* _Source document_:
■ ■ ■ ■ ■
Saturday, February 09, 2008

News!

1. Found someone to love. (Yehey!)
2. I'm going to be an uncle. (mixed... oh crap and a bit of yehey.)
3. I'm going to be an uncle again. (PACKINGSHEET!)*

*Calm down... nothing much you can do. Just support them.

Got it!

I finally got it! Well, actually got it last October but I'm just writing it now. Not what I expected... have to admit, a bit disappointed but nonetheless, i got it. And I'm happy.

Monday, February 26, 2007

Next In Line





This is definitely my next phone.

Friday, January 19, 2007

What's next?

The other night, I received a text message from a good friend saying I won’t be able to set out to my new journey. At that time, I was pre-occupied with other thoughts but I reply that it was ok.
Now that it has actually sank-in, I kind of have mixed emotions about it. Should I feel sad about? My logic says I shouldn’t. I did say from the very beginning that there is no pressure and that I’m just doing this to try it out. If it works, then good. If it doesn’t, then let it be. However, there’s this sting inside me saying it should not be ok. It’s like it is making me doubt myself worth. Am I really that stupid? I didn’t make it once upon a time in my life and then now…. Is faith just saying to me that that place is not for you? Or it’s just screaming that you are indeed stupid? Why am I feeling this? Is it right? Are they right? Slowly, I feel I’m getting smaller. What next now? Again, I am torn. Should I set out and pursue it using a different path or quit the idea because it’s saying it’s not for you? But I want to… I want to see myself. I want to rediscover myself. What’s next? I think I’ve made my mind… I need this and I want this. Still no pressure.

Thursday, January 11, 2007

???

First... who is this "Chinggoy" that a certain Jay called me? Hmm? I wonder?

Ah, it was good to see you, my friend. It has been awhile and I'm glad to see all of you again... you, you, and you.
I have been updated as well. I visited it… sad and hillarious.

Still very much awake and thoughts are shelling my battle field.
It’s not easy being green. (Bwhahaha!)

In a way, I am more at ease lately.
A co-worker said something like, “Think about it… would it actually matter 3 or 6 months from now?”

Think about….

Friday, December 22, 2006

Ticking

Ah, its has been awhile.

Nothing much really happening... just passing time.
■ ■ ■ ■ ■
* _Exercise task_: List every date that heads a post in the blog above.

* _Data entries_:
■ ■ ■ ■ ■
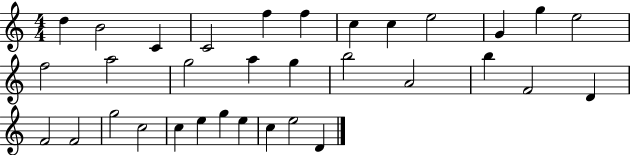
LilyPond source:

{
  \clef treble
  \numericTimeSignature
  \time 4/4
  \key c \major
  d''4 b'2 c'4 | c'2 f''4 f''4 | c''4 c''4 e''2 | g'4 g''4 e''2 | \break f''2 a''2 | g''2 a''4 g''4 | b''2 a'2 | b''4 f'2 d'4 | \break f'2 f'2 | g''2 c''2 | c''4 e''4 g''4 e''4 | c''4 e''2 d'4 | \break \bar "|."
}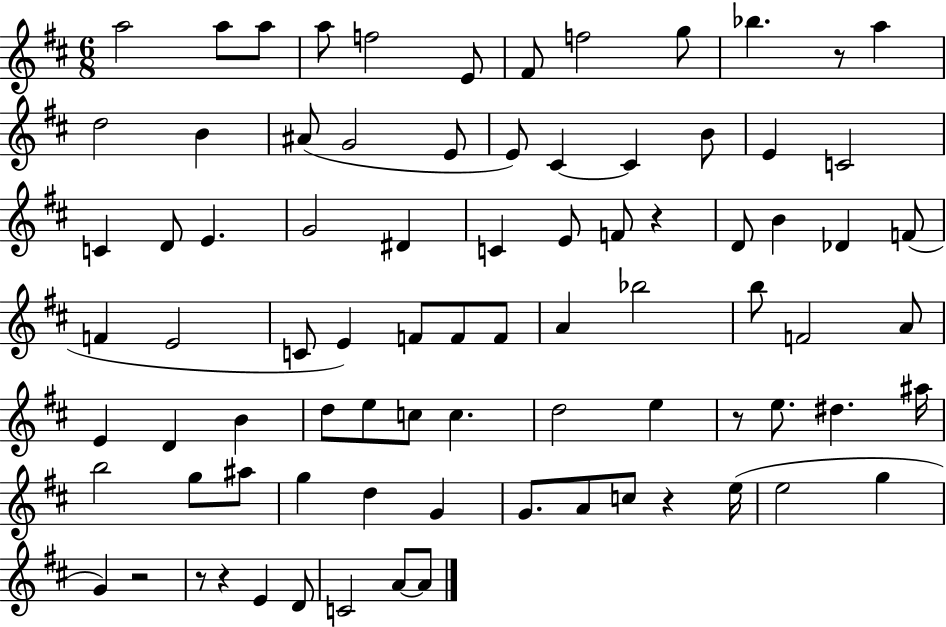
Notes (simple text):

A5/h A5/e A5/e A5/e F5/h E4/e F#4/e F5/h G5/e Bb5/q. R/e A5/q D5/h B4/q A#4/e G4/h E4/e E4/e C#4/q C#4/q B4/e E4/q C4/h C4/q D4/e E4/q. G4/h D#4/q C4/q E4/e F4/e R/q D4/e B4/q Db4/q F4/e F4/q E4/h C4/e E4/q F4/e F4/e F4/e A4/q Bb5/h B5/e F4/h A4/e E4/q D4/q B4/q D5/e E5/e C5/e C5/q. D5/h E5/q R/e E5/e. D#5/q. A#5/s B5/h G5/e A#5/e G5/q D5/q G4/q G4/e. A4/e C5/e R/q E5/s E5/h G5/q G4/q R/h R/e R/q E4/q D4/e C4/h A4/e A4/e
■ ■ ■ ■ ■
* _Answer to the task_:
Saturday, February 09, 2008
Monday, February 26, 2007
Friday, January 19, 2007
Thursday, January 11, 2007
Friday, December 22, 2006